As of the week before,
we had $100 in scholarship money, simply from the postings
on the website message board. The Sunshine Club at Stranahan
gave us $200 more. Three students were selected by a
committee at Stranahan, each to get the award and $100. The
weekend before Awards Night, I got three more $100 donations
from class of ’67 alums. Sam would have been proud, and he
would have liked these kids.
Marilyn Siadman, the
student advisor in charge of scholarships, gave each
applicant a copy of John Bogert’s Daily Breeze column, the
one that appears on Sam’s In Memoriam page on our
SHS67 website. They were asked to write an essay about why
they should get the Sam Hammond scholarship.
Robert Moise, a
handsome young man who reminded me of Sam, wrote that
reading John’s column made him realize how lucky African
American student athletes are today. When the track team
travels, they have access to restaurants, they never had to
eat on the bus because of their race. He expressed
disappointment that it took thirty years to acknowledge the
Orangeburg Massacre. Robert wants to get an engineering
degree and a future goal might possibly be to develop a
vehicle powered by an alternative fuel source.
Another recipient,
Kristine Carter, was a volleyball player, and hopes to
become a sports medicine physical therapist. She hopes the
money will help her reach her goal.
When Patrick Campbell
read the story, he cried at the same line that gets me every
time, thinking of how Sam bled to death on the informary
floor crying for his mother.
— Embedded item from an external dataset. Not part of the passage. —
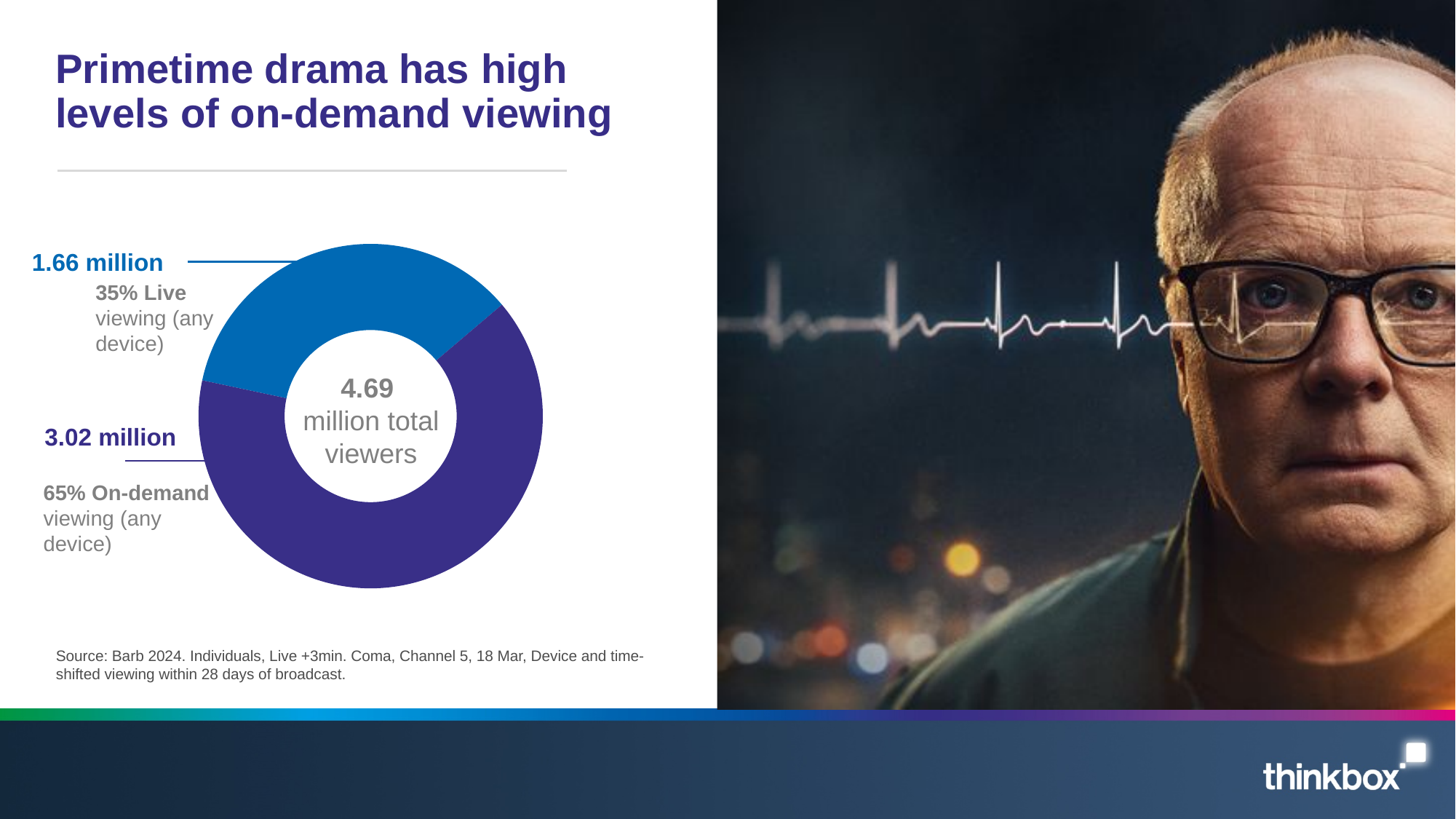
What is the total number of viewers shown in the centre of the chart? 4.69 million total viewers What is the title of the slide containing the chart? Primetime drama has high levels of on-demand viewing How many segments does the doughnut chart have? 2 What share of viewing is live viewing (any device)? 35% Which segment of the chart is the smallest? Live viewing (any device) What share of viewing is on-demand viewing (any device)? 65% What colour is the on-demand viewing segment of the chart? Purple What is the difference in viewers between on-demand viewing and live viewing? 1.36 million What kind of chart is shown on the slide? Doughnut (pie) chart How many viewers does the chart show for on-demand viewing (any device)? 3.02 million How many viewers does the chart show for live viewing (any device)? 1.66 million Which segment is larger, live viewing or on-demand viewing? On-demand viewing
He said, “I get mad because not
one time in any history book in all 12 years in school did I
hear about this massacre.” Patrick’s last paragraph was
particularly moving:
“In many ways I feel
attached to Sam, like he was my brother. In the author’s
words, ‘I feel like I have lost a brother, nothing has
changed, not a thing.’ If I am awarded this scholarship, I
will make sure his legacy lives on through me. His hopes,
his dreams and remarkably short, yet remarkable life will
never be forgotten.”
I’m sorry you all
couldn’t be there. You would have been impressed by the
Stranahan seniors. What an exceptional group of kids, I was
moved to be a part of it. Thanks to John Binder for the
idea, John Bogert for his columns, King Lloyd, Cindy
Chamberlain, Deborah Thompson, Leila Kane Dickey and an
anonymous friend, we have remembered Sam at his Alma Mater.